I just came back from IIT Guwahati and discovered that Dennis Ritchie has passed away
Most people would know of Dennis Ritchie as the person who invented C and Unix. What most folks do not realize is how profound C and Unix were when they were created and what amazing impact they have had on the industry.
Consider this – before C, you had to program directly to the instruction set of the machine you were programming on. Today when most hardware happens to be x86 or ARM, this seems simple, but back then, the variety of hardware was far more. And this hardware was different not just in terms of instruction sets, but also in terms of information representation, memory addressing, etc. Sure enough there were languages like Fortran and COBOL which could do math and data, but there was no general purpose language which could produce programs that could compete in terms of performance with custom code written for the hardware.
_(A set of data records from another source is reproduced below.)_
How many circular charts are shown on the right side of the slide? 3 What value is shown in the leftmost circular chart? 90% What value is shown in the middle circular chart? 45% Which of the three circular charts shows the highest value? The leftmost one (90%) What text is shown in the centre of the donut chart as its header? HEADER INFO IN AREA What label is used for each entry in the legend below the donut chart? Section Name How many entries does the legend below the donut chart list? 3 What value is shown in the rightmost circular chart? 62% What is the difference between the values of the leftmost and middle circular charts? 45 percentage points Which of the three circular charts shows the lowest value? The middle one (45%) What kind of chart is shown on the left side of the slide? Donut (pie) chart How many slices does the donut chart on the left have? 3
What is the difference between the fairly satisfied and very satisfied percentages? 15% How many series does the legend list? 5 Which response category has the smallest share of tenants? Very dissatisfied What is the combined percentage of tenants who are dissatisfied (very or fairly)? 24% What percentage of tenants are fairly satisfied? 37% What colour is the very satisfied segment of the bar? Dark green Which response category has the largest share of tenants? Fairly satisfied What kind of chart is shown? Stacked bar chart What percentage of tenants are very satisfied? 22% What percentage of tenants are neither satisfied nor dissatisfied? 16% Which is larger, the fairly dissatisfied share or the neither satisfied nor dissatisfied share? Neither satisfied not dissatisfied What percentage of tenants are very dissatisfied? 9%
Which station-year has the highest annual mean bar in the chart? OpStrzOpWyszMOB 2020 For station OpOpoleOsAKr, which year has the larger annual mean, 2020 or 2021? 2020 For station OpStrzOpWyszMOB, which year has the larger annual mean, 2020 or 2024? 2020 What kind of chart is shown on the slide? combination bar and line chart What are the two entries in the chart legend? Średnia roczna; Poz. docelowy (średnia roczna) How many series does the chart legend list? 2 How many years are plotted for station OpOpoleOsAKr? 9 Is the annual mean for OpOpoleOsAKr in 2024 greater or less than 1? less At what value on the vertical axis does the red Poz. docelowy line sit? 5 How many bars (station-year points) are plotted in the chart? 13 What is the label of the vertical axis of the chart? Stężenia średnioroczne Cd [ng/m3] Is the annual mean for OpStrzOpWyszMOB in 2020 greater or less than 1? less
Writing a portable program, much less a portable operating system was un-imaginable.
And yet, Dennis Ritchie imagined just such a world and invented a highly performant, high level programming language and then used that to write an operating system which could be ported to any hardware. This one change meant that programmers did not have to create a new OS for every new piece of hardware that got thrown at them – they could take for granted a set of tools, calls and programs, as being available and could spend time going up the value chain and doing more interesting things than just re-inventing the wheel. The result was a spurt of innovation and growth which allowed the industry to grow exponentially into a myriad different directions leading to the world we are in.
If you are a programmer, you owe a lot to Ritchie, whether you have ever programmed in C or worked on Unix or not.
[Edit: Bjarne Stroustrup expresses the same sentiment way more eloquently: http://herbsutter.com/2011/10/12/dennis-ritchie/
Most of us are happy to settle for incremental change. People like Ritchie don’t, and that’s what sets them apart.]